Time and Space Complexity:
The time complexity of the algorithm is O(n) because we need to traverse the entire linked list once to find the middle node. The space complexity is O(1) as we are using only a constant amount of additional memory.
Now, let’s provide the C++ solution with comments explaining the code:
#include <iostream>
// Definition for singly-linked list.
struct ListNode {
int val;
ListNode* next;
ListNode(int x) : val(x), next(nullptr) {}
};
ListNode* findMiddle(ListNode* head) {
// Initialize two pointers: slow and fast
ListNode* slow = head;
ListNode* fast = head;
// Traverse the linked list with two pointers
while (fast != nullptr && fast->next != nullptr) {
// Move slow pointer one step at a time
slow = slow->next;
// Move fast pointer two steps at a time
fast = fast->next->next;
}
// At this point, the slow pointer will be pointing to the middle node
return slow;
}
int main() {
// Create the linked list for the sample input
ListNode* node1 = new ListNode(1);
ListNode* node2 = new ListNode(2);
ListNode* node3 = new ListNode(3);
ListNode* node4 = new ListNode(4);
ListNode* node5 = new ListNode(5);
node1->next = node2;
node2->next = node3;
node3->next = node4;
node4->next = node5;
// Find the middle node of the linked list
ListNode* middleNode = findMiddle(node1);
std::cout << "The middle node value is: " << middleNode->val << std::endl;
// Don't forget to free the allocated memory
delete node1;
delete node2;
delete node3;
delete node4;
delete node5;
return 0;
}
The findMiddle
function uses two pointers, slow and fast, to find the middle node of the linked list. The slow pointer moves one step at a time, while the fast pointer moves two steps at a time. When the fast pointer reaches the end of the list, the slow pointer will be pointing to the middle node.
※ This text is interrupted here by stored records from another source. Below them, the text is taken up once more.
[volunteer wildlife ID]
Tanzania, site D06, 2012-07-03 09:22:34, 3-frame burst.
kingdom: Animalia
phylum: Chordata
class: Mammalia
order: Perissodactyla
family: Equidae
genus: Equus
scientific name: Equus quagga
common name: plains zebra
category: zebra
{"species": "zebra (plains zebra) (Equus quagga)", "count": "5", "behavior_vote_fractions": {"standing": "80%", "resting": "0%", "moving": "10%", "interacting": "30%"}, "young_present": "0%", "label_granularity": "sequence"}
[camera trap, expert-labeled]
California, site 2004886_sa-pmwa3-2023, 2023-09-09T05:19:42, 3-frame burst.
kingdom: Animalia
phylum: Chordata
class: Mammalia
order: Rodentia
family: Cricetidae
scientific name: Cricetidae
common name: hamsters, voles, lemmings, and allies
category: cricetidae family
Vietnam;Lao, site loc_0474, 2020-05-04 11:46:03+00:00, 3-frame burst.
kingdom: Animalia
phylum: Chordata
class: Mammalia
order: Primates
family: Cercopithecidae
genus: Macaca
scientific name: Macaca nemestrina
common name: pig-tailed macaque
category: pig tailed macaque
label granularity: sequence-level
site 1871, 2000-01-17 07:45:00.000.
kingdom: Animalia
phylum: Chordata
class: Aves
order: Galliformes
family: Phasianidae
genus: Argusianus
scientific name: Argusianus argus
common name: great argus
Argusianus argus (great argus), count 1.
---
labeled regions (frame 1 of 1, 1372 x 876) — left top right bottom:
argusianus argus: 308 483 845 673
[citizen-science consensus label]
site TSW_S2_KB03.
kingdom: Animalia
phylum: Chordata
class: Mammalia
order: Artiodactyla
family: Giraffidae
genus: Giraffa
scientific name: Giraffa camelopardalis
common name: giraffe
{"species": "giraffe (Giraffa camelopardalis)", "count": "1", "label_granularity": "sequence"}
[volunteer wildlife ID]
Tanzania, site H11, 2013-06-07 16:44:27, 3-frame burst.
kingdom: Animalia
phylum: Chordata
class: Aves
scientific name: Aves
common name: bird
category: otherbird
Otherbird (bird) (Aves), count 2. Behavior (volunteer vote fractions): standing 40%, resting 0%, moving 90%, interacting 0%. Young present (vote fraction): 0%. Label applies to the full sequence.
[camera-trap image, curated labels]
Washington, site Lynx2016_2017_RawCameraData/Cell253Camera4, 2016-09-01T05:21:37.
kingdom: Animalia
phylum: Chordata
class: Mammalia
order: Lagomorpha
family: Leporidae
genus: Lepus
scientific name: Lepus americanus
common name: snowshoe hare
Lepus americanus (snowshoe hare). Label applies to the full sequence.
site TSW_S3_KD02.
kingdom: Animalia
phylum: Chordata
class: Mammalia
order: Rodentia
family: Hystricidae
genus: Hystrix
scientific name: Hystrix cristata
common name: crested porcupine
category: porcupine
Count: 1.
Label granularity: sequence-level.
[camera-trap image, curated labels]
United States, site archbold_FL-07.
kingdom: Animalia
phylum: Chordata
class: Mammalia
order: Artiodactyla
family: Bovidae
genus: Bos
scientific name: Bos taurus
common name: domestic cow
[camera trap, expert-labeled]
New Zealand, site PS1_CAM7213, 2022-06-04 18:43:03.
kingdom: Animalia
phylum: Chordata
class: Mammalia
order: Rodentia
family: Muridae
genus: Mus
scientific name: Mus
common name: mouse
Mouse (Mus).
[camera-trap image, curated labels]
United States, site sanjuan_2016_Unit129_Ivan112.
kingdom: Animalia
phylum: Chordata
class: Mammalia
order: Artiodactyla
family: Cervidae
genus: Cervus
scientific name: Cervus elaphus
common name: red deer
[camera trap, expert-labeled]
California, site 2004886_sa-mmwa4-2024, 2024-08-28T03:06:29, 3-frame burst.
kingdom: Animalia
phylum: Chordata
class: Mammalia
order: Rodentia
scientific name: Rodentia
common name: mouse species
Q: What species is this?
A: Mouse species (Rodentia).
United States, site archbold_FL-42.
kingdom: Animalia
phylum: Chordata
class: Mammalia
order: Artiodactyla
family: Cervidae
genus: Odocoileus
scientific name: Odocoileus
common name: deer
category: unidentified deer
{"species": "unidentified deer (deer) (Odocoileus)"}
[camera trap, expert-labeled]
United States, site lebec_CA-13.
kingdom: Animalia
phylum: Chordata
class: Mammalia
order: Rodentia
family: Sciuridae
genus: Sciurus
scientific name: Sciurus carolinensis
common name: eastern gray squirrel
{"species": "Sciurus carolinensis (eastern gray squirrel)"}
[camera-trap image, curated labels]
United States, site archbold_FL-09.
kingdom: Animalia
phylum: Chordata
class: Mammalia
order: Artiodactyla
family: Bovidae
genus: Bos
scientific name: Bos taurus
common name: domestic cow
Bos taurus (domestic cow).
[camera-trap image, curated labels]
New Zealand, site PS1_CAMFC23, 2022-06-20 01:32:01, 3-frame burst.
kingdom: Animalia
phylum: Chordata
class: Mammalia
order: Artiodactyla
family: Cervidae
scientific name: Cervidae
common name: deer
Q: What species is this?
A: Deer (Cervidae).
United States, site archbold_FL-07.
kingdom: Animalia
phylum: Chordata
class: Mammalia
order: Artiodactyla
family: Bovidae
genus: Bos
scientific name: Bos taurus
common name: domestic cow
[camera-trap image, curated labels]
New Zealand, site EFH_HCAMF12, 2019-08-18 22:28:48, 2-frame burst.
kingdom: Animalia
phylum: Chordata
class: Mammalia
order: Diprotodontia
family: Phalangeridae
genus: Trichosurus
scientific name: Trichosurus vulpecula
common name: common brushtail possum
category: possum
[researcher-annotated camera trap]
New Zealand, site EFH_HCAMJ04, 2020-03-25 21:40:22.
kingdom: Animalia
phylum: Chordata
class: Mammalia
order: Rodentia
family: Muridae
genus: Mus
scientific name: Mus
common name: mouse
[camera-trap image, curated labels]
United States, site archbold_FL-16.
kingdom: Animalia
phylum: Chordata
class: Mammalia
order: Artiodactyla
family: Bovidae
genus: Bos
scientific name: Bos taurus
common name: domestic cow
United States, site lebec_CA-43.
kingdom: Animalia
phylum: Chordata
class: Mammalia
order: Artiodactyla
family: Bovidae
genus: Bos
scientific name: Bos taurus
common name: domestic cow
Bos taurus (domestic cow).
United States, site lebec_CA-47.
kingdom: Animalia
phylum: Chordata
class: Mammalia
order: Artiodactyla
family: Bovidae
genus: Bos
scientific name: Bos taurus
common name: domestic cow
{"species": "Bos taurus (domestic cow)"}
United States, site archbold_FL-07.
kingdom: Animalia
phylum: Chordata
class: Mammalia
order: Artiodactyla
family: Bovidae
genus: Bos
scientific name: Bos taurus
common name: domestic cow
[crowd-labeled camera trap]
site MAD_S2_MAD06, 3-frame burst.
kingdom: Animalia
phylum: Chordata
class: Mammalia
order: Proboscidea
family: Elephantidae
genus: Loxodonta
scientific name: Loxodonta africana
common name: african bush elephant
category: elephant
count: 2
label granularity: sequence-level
In the given example, the function will correctly find the middle node with value 3, and the output will be 3
.
The time complexity of this approach is O(n) because in the worst case, the fast pointer will traverse the entire linked list. The space complexity is O(1) as we are using only two pointers regardless of the size of the input linked list.